__EXERCISE OBJECTIVE__
Please give a word-for-word repeat of the line containing "family: Equidae" and all lines that come after it in the entries below, ending at the last line.

------------------------------------

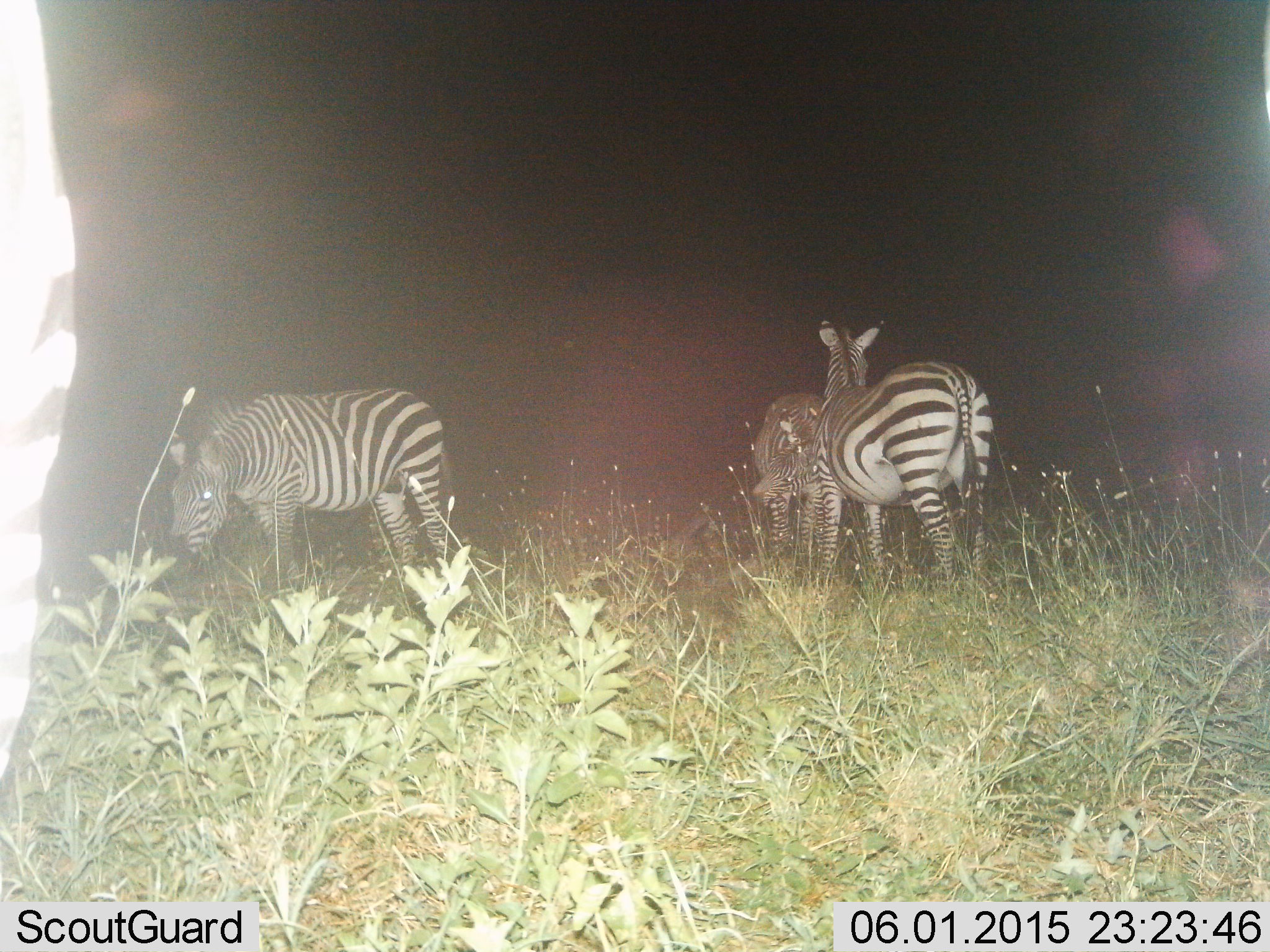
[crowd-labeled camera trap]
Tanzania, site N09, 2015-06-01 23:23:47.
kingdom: Animalia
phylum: Chordata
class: Mammalia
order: Perissodactyla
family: Equidae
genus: Equus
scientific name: Equus quagga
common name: plains zebra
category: zebra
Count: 4.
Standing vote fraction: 90%.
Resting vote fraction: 0%.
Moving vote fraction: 0%.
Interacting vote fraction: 0%.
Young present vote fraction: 10%.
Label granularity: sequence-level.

------------------------------------

__YOUR SOLUTION__
family: Equidae
genus: Equus
scientific name: Equus quagga
common name: plains zebra
category: zebra
Count: 4.
Standing vote fraction: 90%.
Resting vote fraction: 0%.
Moving vote fraction: 0%.
Interacting vote fraction: 0%.
Young present vote fraction: 10%.
Label granularity: sequence-level.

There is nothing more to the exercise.